Другая версия: письма подложные, и написаны Дантесом задним числом, во французский период, - что, по меньшей мере, странно: зачем писать письма самому себе спустя десятилетия, а потом прятать в личный архив?.. При всем своем самомнении барон Геккерен-младший и предположить не мог, что будет настолько интересен потомкам, что исследователи будут гоняться за каждым его листком, а потом ломать копья над его безграмотными опусами (а знал бы, возможно, подкорректировал, дабы не испытывать хоть и посмертное, но все же чувство стыда). Для подавляющего большинства людей история заканчивается в момент их личной смерти.
Ну что ж, осенью 1935 года первый парень на петербургском дворе оказался у ног госпожи Пушкиной.
Женщина была польщена.
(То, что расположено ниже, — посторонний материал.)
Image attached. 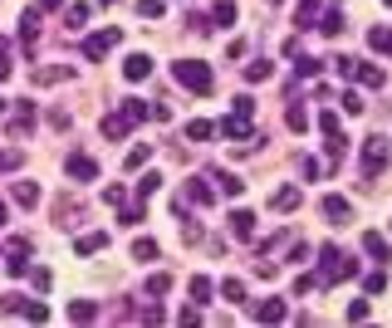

А поскольку уже привыкла кокетничать (ох, предупреждал ее старый и мудрый муж: не балуй!), кокетничать со всеми, даже с царем, обольщая попусту, из любви к искусству, из желания ощутить себя привлекательной, пробуя свое могущество, как спортсмен – силу мышц, не получая от завлекаемых мужчин отпора (галантный, галантный век, где мужчины прощали Цирцеям бесплодный флирт), Наталья Николаевна пустила в ход немудреный женский арсенал, обольщая и французского кавалергарда – для коллекции. И не заметила, как увлеклась сама.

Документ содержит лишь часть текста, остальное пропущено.